Yetkililer İznik Gölü ve çevresinde kirlenmenin şu anki yoğunlukta devam etmesi durumunda önümüzdeki 10 yıl içinde gölün kullanılmaz hale geleceği söyledi. kirlilikten bazilikada çalışma yapamadıklarını ifade eden Uludağ Üniversitesi Arkeoloji Bölüm Başkanı Prof. Dr. Mustafa Şahin, göle ve gölü besleyen akarsulara pis su boşaltılmasının engellenmesi, tarım faaliyetleri kapsamında ilaç ve gübre kullanımının denetim altına alınması, ekosistem dahilinde biyolojik çeşitliliğin koruma altına alınması gerektiğine de dikkat çekti.
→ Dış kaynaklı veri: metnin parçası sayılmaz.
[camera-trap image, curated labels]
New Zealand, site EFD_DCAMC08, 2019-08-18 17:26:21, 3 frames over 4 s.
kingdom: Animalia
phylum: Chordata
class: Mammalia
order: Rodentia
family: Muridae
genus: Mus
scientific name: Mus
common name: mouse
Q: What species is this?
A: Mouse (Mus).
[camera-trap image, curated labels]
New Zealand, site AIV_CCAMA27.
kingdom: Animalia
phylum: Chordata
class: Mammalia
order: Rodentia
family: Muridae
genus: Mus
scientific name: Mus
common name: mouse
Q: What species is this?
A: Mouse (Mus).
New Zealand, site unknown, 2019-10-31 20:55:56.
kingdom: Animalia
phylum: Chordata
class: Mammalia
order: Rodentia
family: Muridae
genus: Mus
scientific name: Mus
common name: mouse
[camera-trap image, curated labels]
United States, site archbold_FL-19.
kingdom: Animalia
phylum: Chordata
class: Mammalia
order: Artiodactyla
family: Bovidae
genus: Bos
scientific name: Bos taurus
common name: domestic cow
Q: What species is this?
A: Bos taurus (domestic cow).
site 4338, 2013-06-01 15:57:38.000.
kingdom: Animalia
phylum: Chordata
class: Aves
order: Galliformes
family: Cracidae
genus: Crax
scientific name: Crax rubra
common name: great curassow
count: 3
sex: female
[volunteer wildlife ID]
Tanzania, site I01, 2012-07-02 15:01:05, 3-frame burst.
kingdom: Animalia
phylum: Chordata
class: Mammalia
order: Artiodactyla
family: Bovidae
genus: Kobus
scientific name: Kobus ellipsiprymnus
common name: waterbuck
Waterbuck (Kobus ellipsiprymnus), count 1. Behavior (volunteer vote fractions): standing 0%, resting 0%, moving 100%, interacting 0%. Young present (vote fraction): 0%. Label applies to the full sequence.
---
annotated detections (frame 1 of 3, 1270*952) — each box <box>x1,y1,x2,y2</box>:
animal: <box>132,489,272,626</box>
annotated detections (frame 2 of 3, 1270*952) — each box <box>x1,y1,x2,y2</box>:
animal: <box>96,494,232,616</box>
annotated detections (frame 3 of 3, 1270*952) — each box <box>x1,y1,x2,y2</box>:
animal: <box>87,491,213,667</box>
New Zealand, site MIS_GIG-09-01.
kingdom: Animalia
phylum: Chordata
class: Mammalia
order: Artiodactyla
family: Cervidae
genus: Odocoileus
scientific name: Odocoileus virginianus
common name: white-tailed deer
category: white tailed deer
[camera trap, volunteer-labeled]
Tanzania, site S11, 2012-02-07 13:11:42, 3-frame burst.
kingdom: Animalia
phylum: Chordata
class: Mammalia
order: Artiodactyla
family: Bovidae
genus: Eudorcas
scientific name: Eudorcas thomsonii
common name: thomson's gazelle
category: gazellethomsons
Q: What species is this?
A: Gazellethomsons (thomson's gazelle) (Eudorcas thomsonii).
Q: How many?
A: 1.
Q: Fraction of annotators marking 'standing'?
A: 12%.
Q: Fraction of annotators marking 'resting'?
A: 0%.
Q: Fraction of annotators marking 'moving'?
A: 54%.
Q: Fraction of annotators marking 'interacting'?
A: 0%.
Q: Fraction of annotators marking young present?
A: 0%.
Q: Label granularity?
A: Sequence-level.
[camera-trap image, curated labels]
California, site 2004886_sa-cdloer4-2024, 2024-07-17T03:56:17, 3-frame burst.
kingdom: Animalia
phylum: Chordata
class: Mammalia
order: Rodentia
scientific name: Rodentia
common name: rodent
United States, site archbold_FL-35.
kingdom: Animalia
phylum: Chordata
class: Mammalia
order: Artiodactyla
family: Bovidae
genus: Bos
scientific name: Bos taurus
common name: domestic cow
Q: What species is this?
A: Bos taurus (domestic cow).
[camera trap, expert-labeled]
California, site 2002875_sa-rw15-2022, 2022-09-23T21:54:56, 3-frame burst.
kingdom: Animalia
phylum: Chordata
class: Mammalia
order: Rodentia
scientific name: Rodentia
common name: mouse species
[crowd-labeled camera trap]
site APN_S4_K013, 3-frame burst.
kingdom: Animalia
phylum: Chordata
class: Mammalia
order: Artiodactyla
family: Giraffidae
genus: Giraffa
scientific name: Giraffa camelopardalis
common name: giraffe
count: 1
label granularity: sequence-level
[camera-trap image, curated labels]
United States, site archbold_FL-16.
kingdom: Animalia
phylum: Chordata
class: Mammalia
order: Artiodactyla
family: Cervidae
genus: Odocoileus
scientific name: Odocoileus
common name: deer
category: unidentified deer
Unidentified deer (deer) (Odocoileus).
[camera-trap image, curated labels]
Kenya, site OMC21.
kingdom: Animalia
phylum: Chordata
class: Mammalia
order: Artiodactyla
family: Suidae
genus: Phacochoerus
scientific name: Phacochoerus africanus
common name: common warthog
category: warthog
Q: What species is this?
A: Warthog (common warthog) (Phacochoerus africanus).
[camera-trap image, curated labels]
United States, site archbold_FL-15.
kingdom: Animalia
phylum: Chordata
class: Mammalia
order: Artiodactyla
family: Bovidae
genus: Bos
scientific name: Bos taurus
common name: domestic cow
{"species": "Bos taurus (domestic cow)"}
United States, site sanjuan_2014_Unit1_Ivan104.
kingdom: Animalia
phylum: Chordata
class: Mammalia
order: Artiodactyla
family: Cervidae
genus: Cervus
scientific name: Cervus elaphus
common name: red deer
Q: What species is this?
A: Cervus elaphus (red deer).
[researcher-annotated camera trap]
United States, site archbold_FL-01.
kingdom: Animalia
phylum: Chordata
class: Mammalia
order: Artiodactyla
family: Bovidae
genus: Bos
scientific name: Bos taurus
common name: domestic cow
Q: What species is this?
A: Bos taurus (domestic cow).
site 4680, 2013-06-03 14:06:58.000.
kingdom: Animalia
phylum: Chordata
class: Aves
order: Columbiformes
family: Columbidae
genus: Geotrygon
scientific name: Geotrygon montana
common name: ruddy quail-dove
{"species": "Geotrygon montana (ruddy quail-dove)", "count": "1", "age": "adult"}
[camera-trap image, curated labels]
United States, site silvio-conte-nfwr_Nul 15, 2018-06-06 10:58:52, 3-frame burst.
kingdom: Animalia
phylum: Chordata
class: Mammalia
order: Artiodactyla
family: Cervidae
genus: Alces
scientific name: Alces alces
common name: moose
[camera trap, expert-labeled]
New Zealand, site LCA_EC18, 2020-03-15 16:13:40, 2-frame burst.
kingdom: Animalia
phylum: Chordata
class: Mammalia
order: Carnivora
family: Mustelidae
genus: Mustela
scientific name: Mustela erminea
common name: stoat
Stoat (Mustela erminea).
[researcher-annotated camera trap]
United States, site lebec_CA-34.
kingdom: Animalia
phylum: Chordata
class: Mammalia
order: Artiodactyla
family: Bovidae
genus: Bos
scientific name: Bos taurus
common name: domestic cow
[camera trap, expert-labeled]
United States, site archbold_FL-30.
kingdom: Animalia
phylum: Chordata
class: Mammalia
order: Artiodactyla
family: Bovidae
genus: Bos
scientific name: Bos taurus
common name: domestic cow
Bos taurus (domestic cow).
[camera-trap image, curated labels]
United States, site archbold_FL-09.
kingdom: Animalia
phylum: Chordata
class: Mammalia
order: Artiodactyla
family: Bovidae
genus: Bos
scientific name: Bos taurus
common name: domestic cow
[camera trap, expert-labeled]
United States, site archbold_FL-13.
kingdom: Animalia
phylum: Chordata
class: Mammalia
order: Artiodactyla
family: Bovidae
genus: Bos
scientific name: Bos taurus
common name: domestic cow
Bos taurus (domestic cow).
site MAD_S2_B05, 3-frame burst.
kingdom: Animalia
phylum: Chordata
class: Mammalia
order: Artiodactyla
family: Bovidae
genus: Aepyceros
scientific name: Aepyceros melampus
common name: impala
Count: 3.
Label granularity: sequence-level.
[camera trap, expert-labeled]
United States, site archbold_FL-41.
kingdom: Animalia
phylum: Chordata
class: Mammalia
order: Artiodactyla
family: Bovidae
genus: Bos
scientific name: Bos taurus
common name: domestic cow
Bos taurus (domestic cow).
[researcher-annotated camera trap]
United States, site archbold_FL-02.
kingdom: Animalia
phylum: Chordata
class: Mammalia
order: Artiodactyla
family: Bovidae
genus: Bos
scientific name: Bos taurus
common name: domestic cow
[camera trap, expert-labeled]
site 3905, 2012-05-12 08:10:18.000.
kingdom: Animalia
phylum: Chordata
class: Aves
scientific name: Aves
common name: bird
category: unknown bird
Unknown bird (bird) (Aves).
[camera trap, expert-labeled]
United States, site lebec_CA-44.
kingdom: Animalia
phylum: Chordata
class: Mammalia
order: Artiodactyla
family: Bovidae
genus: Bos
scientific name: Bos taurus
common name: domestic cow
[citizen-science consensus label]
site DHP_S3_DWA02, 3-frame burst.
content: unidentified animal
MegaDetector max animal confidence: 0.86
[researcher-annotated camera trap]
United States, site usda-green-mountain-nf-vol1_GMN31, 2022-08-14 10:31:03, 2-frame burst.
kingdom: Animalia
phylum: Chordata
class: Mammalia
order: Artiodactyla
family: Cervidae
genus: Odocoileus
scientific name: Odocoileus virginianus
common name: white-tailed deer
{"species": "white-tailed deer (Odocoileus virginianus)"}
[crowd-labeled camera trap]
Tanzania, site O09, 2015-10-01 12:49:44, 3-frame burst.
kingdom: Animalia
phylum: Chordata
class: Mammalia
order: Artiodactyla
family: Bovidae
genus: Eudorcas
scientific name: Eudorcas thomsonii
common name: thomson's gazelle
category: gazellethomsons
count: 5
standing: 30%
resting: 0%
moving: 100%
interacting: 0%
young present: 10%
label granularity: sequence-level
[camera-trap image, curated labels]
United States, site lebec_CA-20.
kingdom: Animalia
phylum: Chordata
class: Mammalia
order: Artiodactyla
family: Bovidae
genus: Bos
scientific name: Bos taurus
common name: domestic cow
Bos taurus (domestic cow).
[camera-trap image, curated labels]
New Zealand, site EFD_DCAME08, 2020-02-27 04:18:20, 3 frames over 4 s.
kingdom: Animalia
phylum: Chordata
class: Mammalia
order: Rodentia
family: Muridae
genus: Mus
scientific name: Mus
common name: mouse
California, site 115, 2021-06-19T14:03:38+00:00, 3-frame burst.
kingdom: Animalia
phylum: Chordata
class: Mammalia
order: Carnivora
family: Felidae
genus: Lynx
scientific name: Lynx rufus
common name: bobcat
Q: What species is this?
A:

Geçtiğimiz sene İznik Gölü'nde keşfedilen bazilika kalıntısının yüzey araştırmasına başlandığı sırada bir çok gerçek de gün yüzüne çıktı. Göl sularının iki metre çekilmesiyle 2014 senesinde şans eseri keşfedilen tarihi bazilikanın yüzey araştırmasına başlamak üzere geçtiğimiz günlerde Uludağ Üniversitesi Arkeoloji Bölüm Başkanı Prof. Dr. Mustafa Şahin başkanlığında bir ekip görevlendirildi. Araştırmalar esnasında plankton ve alg patlamaları sebebiyle su altında görüş mesafesinin oldukça düşük olduğu gözlendi. Plankton ve algılardaki artışın sudaki kirliliğin ve oksijen azalmasının bir yansıması olduğunu ifade eden Prof. Dr. Mustafa Şahin, göldeki kirliliğin önüne geçilmezse önümüzdeki 10 yıl içinde İznik Gölü'nün yok olacağını söyledi. Bir tatlı su deposu olan İznik Gölü bölgenin en büyük, Türkiye'nin ise 6. büyük doğal gölü olma özelliğini taşıyor. Toplam 310 kilometre kare alana sahip olan göl, deniz seviyesinden 85 metre yüksekte ve en derin yeri 70 metreyi buluyor.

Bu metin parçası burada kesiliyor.